Ballas frowned, not sure how to explain it. "Well, you know about, like, hybrids between dragons and, say, griffins, or unicorns, or something like that?" Bash nodded, not sure where Ballas was going with this. "Well, what Jecovo is doing, is, for example, taking dragons that were born pure dragon, and turning them into dragon-griffin hybrids. For example. But he's doing that sort of thing with every creature in Skylands," Ballas explained.
Ballas was actually quite intelligent, just not intelligent as measured by elves and Mabu, and all of the other sentient species in Skylands. He was smart, but he was also somewhat like a dog, and the mental conflict tore his mind apart, so sometimes he acted intelligently, and sometimes like a dog. Ballas really hoped he could get it sorted out someday, it was somewhat annoying to be smart one minute and want to chase an airship for no reason the next.
"So, were you like that?" Bash asked, with a typical toddler abruptness.
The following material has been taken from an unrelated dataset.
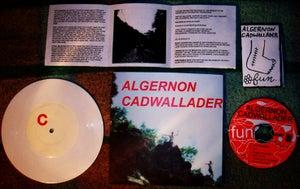 "Image of ALGERNON CADWALLADER fun 7"" w/ bonus CD"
"No. I don't know what I am. One of Jecovo's goons found me one day, brought me back here, and I've been here ever since. From what I picked up from them, I'm unique, nobody's ever seen anything like me and so they want to study me," Ballas sighed. "They say I don't even have DNA,"
"Whass DNA?" Bash asked.
'I really hope I never run into Alexander Buerros Muertos Jecovo. I shudder to think what he could do with my DNA. What he did with Flashwing's is bad enough.
Heh heh heh.
'What's so funny, Techie? And shouldn't you be getting your little girlfriend to be censoring Flashwing's name?'
Don't call me that. Riley is not my girlfriend. I can't date her unless I somehow get turned into a dragon, or a griffin, or something dragonoid. And do you know what Jecovo's full name is in English? Or Arstic, whatever.
'No. Why? Is it funny?'
Oh, heck yeah, it is. And because I'm a good friend, I'll let you get the sense of achievement when you find out for yourself.
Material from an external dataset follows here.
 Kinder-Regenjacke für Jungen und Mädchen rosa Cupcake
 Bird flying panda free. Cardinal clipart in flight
'Wait, since when have we been friends?'
Well, you always come down to do the Author's Note with me.
'Okay, well, since we're such good friends, allow me to help you with your girl problems,'
{Gaiphe clicks her beak, Technow transforms into a white-furred griffin with blue-tinted feathers}
Okay, now I see where you were going with this.
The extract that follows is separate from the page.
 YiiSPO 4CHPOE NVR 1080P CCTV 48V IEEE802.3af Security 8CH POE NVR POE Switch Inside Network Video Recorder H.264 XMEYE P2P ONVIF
'You're welcome, girlfriend,'
Firstly, I'm male, and secondly, we are in the middle of an Author's Note! This is not the time for this!
'Check again,'
{Technow checks her underbelly}
YOU CHANGED MY GENDER?! How is this supposed to help me with my girl troubles?
'If you're one of us, you'll understand us better,'
And how am I supposed to date girls if I AM a girl?
'Your problem, not mine,'
Why, you -
{Camera cuts to Riley}
"I'm sure we would all love to watch this for hours more, but Author's Notes can only be so long. So, peace!"